═════ READING PASSAGE
How the Algorithm Made us Culturally Inbred (and Is Now Ruining Public Policy)
Have you come across someone recently and thought they have their head so far up their algorithms clacker they can’t tell if it’s day or night? Me too.
Have you come across someone recently and thought they have their head so far up their algorithms clacker they can’t tell if it’s day or night? Me too.
The algorithmed are making less sense every day. Convinced that they’re living in a world that’s not a reality - and maybe they are. To be completely frank, those individuals can hump their AI sexbots all they like and I don’t care. But the problem is that it is now seeping into policy formulation and that affects all of us.
In a bygone time the chronically online spent their days shouting into the void, policing men and cancelling women. It was tedious but not life-threatening. But now politicians are becoming algorithmed too. And that’s dangerous because they’re creating policies for a virtual echo chamber, not a reality.
Algorithms have had a great run. Using us as mice to polarise men v women, young v old, left v right, conservatives v furries, all the while making rich dudes richer, eroding democracy, ripping off journalism and evading tax. If all that wasn’t good enough, they’ve also made us inbred.
Paleontologist Henry Gee has said: “Species are not fixed entities; they are populations, and populations can shrink to the point where their genetic diversity becomes dangerously small.”
The issue in 2025 is not that we are lacking genetic diversity, but that our diversity of thought has become dangerously small. The deliberately curated feed that sends us views affirming our own is malicious. We all start thinking the same as everyone else in our silo, and everyone outside the silo/tribe is the enemy. Gee notes that genetic inbreeding results in harmful mutations, a lack of resilience and reduces a species’ ability to cope with change.
Compounding this is that our politicians are becoming culturally inbred too. On the left everything is free, everyone holds hands (unless you disagree with 1% of their views) and no one pays taxes, and on the right, everything is weirdly and hyperbolically war-charged; speaking about groceries like it’s the Battle of the Somme.
Political Scientist Henry Farrell (what’s with all the Henrys?!) noted on an Ezra Klein podcast that politicians are increasingly interchanging the pub-test for their own echo-chamber test.
“Politicians spend too much time living inside platforms like Twitter, thinking they’re hearing the public. But really they’re hearing a tiny, hyper-politicised subset of people. It makes them more reactive, more ideological, and more afraid of being attacked online than of doing good policy work. The internet distorts their sense of what voters actually want.”
We are seeing this more and more in Australian politics. Politicians on both sides walking around with the confidence and conviction that they have their finger on the pulse, when it actual fact they too have just succumbed to the Chinese Communist Party’s TikTok.
Being a policy maker and legislator is really serious business and we are all kind of dependent on them getting it right. So if they could pull their heads out of the algorithms clacker, that would be greatly appreciated.
══════════
═════ DATASET
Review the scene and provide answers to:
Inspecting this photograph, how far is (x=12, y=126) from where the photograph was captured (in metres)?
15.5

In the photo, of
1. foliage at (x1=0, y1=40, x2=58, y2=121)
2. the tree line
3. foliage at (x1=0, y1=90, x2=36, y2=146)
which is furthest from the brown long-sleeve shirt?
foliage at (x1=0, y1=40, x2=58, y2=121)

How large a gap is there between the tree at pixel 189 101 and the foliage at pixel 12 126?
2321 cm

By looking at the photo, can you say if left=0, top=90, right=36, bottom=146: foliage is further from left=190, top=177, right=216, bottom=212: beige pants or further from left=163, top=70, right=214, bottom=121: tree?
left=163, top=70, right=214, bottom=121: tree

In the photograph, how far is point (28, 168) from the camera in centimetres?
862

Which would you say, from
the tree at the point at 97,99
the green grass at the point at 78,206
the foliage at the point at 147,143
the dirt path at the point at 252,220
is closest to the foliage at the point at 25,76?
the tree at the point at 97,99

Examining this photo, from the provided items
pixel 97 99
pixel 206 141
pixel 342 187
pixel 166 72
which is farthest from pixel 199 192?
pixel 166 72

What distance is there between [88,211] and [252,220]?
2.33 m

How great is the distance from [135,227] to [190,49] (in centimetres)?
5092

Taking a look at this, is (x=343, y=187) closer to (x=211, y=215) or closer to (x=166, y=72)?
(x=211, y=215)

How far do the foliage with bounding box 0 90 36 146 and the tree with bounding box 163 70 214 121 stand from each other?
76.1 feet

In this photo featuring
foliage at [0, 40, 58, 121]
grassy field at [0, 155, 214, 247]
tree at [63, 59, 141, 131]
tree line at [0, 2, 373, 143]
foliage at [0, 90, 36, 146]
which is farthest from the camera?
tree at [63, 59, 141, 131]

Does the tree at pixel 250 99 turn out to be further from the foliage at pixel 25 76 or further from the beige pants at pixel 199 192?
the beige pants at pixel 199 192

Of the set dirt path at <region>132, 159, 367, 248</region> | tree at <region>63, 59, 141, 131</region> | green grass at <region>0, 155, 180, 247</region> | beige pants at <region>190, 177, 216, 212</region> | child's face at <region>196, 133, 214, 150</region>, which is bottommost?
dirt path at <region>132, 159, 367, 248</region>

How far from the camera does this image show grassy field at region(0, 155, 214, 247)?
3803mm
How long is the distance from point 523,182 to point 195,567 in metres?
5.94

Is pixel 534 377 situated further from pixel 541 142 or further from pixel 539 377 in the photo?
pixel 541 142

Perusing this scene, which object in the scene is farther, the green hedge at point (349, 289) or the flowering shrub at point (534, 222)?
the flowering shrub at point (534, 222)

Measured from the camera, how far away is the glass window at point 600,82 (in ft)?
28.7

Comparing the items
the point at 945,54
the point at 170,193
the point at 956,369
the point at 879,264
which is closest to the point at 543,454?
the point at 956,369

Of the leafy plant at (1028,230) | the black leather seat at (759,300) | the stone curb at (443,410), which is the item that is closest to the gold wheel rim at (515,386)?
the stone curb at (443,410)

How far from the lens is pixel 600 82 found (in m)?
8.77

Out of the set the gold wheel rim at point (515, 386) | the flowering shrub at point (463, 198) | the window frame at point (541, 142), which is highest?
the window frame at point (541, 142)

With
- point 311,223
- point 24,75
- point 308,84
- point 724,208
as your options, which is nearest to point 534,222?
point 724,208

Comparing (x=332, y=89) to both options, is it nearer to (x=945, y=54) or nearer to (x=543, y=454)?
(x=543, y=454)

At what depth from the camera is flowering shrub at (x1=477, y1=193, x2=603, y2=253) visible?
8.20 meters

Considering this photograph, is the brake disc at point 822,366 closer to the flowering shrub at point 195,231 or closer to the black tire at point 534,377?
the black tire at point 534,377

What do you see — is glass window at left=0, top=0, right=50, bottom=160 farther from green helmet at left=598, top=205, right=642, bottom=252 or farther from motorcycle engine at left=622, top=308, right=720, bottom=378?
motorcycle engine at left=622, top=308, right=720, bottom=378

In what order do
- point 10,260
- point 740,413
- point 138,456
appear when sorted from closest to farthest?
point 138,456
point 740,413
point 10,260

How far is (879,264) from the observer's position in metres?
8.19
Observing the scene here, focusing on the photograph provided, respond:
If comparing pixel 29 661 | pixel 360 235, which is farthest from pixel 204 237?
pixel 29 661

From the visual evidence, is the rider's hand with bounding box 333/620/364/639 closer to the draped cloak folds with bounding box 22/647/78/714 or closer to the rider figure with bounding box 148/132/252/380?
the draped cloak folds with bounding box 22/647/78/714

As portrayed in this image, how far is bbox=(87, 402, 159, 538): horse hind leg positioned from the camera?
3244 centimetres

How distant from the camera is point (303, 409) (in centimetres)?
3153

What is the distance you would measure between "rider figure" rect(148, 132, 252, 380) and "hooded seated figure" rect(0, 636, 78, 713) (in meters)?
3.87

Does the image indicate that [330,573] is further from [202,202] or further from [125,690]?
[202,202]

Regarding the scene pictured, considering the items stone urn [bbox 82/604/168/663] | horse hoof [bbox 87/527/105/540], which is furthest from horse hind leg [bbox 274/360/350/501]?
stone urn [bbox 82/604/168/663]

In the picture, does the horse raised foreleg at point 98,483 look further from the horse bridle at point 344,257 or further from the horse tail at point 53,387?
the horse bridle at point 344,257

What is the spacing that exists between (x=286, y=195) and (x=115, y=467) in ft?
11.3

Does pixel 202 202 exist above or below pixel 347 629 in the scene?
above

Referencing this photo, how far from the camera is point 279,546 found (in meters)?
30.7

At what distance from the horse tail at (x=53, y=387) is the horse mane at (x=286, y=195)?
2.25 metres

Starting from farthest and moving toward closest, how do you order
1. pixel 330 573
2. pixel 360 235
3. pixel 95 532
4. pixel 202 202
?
══════════
BRIEF
Reproduce the passage of the opinion piece on algorithms and public policy that begins at the words "We are seeing" and stops after the words "be greatly appreciated.". The listing has no connection to the opinion piece on algorithms and public policy.

ANSWER SPACE
We are seeing this more and more in Australian politics. Politicians on both sides walking around with the confidence and conviction that they have their finger on the pulse, when it actual fact they too have just succumbed to the Chinese Communist Party’s TikTok.
Being a policy maker and legislator is really serious business and we are all kind of dependent on them getting it right. So if they could pull their heads out of the algorithms clacker, that would be greatly appreciated.